Baby girls who whisper their, “I love you’s” over and over again through lisped teeth and wide, blue eyes. Whose snores seem to be ripples of that love that carry on late into the night. Boys who fist bump the air when the rain stops and they get their desperate wish to run out onto the beach.
And Pete and I smile in quiet relief that we didn’t need to remember sippy cups or diapers for this trip. No one needs a pacifier. It’s a major milestone.
We hold hands quietly while our kids shriek in delight. Wave after wave of salty joy crashing up to their ankles. We walk in their footsteps and this is what fifteen years of commitment looks like.
The man who carries the buckets and the shovels and the bags and stops to photograph his nearly-ten-year old’s desperately proud abs.
These moments ring around us and the ocean stretches out in front and this is married.
This is our promise that we keep making again and again between the dishes and the bedtime dance and the routine of reminding the boys to brush for more than 20 seconds each.

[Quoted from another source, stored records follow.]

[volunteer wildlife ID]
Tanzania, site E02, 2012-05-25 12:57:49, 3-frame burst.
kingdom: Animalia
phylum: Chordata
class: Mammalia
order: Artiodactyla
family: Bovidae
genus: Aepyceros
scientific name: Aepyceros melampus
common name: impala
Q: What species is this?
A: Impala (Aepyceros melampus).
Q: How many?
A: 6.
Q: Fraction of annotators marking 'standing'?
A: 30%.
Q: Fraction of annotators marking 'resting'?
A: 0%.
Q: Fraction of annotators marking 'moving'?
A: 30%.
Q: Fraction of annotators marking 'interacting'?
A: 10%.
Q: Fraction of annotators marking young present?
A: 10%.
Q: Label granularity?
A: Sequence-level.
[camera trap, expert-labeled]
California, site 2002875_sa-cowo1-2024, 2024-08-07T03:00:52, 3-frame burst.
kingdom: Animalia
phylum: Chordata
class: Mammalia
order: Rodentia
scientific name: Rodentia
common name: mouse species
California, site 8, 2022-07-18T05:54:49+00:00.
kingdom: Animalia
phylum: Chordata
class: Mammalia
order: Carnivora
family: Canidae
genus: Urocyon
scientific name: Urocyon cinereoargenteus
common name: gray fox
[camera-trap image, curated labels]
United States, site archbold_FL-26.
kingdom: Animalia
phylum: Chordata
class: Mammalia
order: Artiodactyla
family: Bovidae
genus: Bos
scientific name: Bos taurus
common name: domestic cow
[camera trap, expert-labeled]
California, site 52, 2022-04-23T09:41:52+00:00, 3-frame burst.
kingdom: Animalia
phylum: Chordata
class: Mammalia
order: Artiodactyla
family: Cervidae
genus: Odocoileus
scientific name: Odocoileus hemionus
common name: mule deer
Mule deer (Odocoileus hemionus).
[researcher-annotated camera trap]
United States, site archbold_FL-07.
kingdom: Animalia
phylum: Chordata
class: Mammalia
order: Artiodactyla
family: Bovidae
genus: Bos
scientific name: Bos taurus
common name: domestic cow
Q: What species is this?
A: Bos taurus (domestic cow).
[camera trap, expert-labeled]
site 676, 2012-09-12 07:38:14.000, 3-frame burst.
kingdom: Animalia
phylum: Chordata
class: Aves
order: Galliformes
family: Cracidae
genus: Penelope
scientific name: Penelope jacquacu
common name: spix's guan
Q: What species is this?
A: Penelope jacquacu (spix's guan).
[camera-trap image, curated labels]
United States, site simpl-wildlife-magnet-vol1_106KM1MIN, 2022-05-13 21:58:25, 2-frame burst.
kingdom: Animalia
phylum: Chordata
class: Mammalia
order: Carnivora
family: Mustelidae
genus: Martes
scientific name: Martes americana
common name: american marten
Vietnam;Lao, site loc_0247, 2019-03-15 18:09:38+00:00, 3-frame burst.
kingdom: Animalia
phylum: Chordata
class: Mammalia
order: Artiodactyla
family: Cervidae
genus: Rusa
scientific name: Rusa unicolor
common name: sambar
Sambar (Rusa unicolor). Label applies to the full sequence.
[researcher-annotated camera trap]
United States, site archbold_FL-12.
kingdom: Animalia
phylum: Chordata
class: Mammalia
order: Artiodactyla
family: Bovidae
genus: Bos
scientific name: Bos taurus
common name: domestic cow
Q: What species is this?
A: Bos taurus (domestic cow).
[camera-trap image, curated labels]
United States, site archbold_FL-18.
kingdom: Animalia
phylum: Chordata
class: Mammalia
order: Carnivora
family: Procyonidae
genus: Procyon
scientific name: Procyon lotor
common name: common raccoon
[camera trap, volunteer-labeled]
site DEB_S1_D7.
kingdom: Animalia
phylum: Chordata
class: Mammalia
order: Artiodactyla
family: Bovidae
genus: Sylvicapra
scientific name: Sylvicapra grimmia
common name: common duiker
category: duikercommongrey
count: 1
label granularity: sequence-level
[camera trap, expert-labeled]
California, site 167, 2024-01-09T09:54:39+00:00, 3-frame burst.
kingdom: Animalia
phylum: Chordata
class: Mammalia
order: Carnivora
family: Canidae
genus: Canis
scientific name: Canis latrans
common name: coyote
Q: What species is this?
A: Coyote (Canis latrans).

Rings of dirt around the bathtub and bright blue tooth paste rings around the sink.
Rings of what feel like never-ending requests for stories or water or “just one more bowl of cereal before bed.”
Tight monkey hugs ringed around our ribs and three faces peering over their shoulders to make sure we’re still there as they run wild at the world.
We are. Tonight and tomorrow. Between bad dreams and skies on fire with wonder. As I tuck myself between the band of his arms and realize that I never did lose my ring in the first place.